▸ **SHORT EXERCISE A**
For each statement below, decide whether the IPO passage agrees with it. Answer yes or no, and quote the deciding words from the passage.
(i) A review of registration documents by SEC staff means the SEC endorses the investment value of the IPO.
(ii) Reuters analyzed the 50 highest-valued IPOs over the past five years.
(iii) On average, the IPOs in that analysis rose more than the S&P 500 did over the same period.
▸ **SHORT EXERCISE B**
Use the IPO passage to answer these questions briefly:
(i) In the table, which better question goes with "First-day surge"?
(ii) According to the SEC, what key information does the prospectus disclose?
(iii) In roughly what share of the cases Reuters analyzed did buying an S&P 500 index fund do better?
▸ **SHORT EXERCISE C**
Output the section of the IPO passage that starts with "The U.S. SEC" and continues through "after going public.".

[Begin PROVIDED PASSAGE]

You need to distinguish among three things: whether the company is excellent, whether the price is reasonable, and whether you can buy at a reasonable price. When many investors see keywords such as SpaceX IPO, SPCX ticker, Nasdaq listing, and Starlink revenue, they are first attracted by the story rather than first asking, “How much future growth has already been reflected in this price?”
IPO “gains” can be measured in several ways: offering price to opening price, offering price to first-day closing price, opening price to first-day high, and performance over the months after listing. If ordinary investors do not receive shares at the offering price and instead buy after trading begins in the secondary market, their actual return curve may be completely different.
The U.S. SEC reminds investors in its IPO Investor Bulletin that investors should read the prospectus because it discloses key information such as the company’s business, financial condition, management, and offering terms. At the same time, the SEC staff’s review of registration documents does not mean it endorses the investment value of the IPO.
Popular IPO content often has one bias: successful cases are repeatedly circulated, while failed cases are gradually forgotten. AI chips, cloud computing, new energy vehicles, and social platforms have all seen extremely hot early listing phases followed by divergent performance. Investors tend to remember companies that surged after listing, while ignoring companies that suffered long-term drawdowns, valuation compression, or weaker-than-expected performance after going public.
| Popular Signal | Common Misunderstanding | Better Question to Ask |
|---|---|---|
| Star founder | A strong founder means a strong stock price | Does the governance structure protect ordinary shareholders? |
| High media attention | Everyone is watching, so it is worth buying | Has the attention already been reflected in the price? |
| Scarce issuance | Not being able to buy means it is an opportunity | Has scarcity caused a secondary-market premium? |
| First-day surge | The company has been validated by the market | Is the purchase price already too high? |
| High valuation | The company is great enough | How much future growth must be delivered? |
Summary: The biggest risk of a popular IPO is not that the company lacks a story, but that the story is too strong and causes the price to reflect too many optimistic expectations in advance. SpaceX’s commercial potential is indeed strong, but you cannot look only at narratives such as “the first space stock,” “Musk concept,” or “Starlink growth.” A more prudent approach is to treat the IPO as a pricing question: What is the offering price, what is the opening price, what price might you actually buy at, and how much future growth is already included in the valuation? If these questions have no answers, chasing popularity can easily become chasing emotion.

Popular IPOs often underperform the market because their listing prices usually already include a large amount of optimistic expectations. Reuters’ analysis of the 50 highest-valued IPOs over the past five years showed that in about three-quarters of cases, buying an S&P 500 index fund produced better results. These IPOs rose by an average of 27%, while the S&P 500 rose by an average of 53% over the same period.

[End PROVIDED PASSAGE]
[Begin GIVEN DATA]

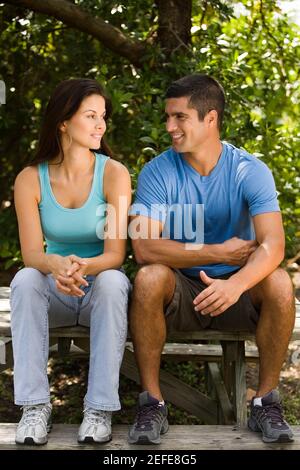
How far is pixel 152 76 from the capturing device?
459 cm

[End GIVEN DATA]

▸ **OUTPUT A**
(i) No: "the SEC staff’s review of registration documents does not mean it endorses the investment value of the IPO."
(ii) Yes: "Reuters’ analysis of the 50 highest-valued IPOs over the past five years"
(iii) No: "These IPOs rose by an average of 27%, while the S&P 500 rose by an average of 53% over the same period."

▸ **OUTPUT B**
(i) Is the purchase price already too high?
(ii) The company’s business, financial condition, management, and offering terms.
(iii) About three-quarters.

▸ **OUTPUT C**
The U.S. SEC reminds investors in its IPO Investor Bulletin that investors should read the prospectus because it discloses key information such as the company’s business, financial condition, management, and offering terms. At the same time, the SEC staff’s review of registration documents does not mean it endorses the investment value of the IPO.
Popular IPO content often has one bias: successful cases are repeatedly circulated, while failed cases are gradually forgotten. AI chips, cloud computing, new energy vehicles, and social platforms have all seen extremely hot early listing phases followed by divergent performance. Investors tend to remember companies that surged after listing, while ignoring companies that suffered long-term drawdowns, valuation compression, or weaker-than-expected performance after going public.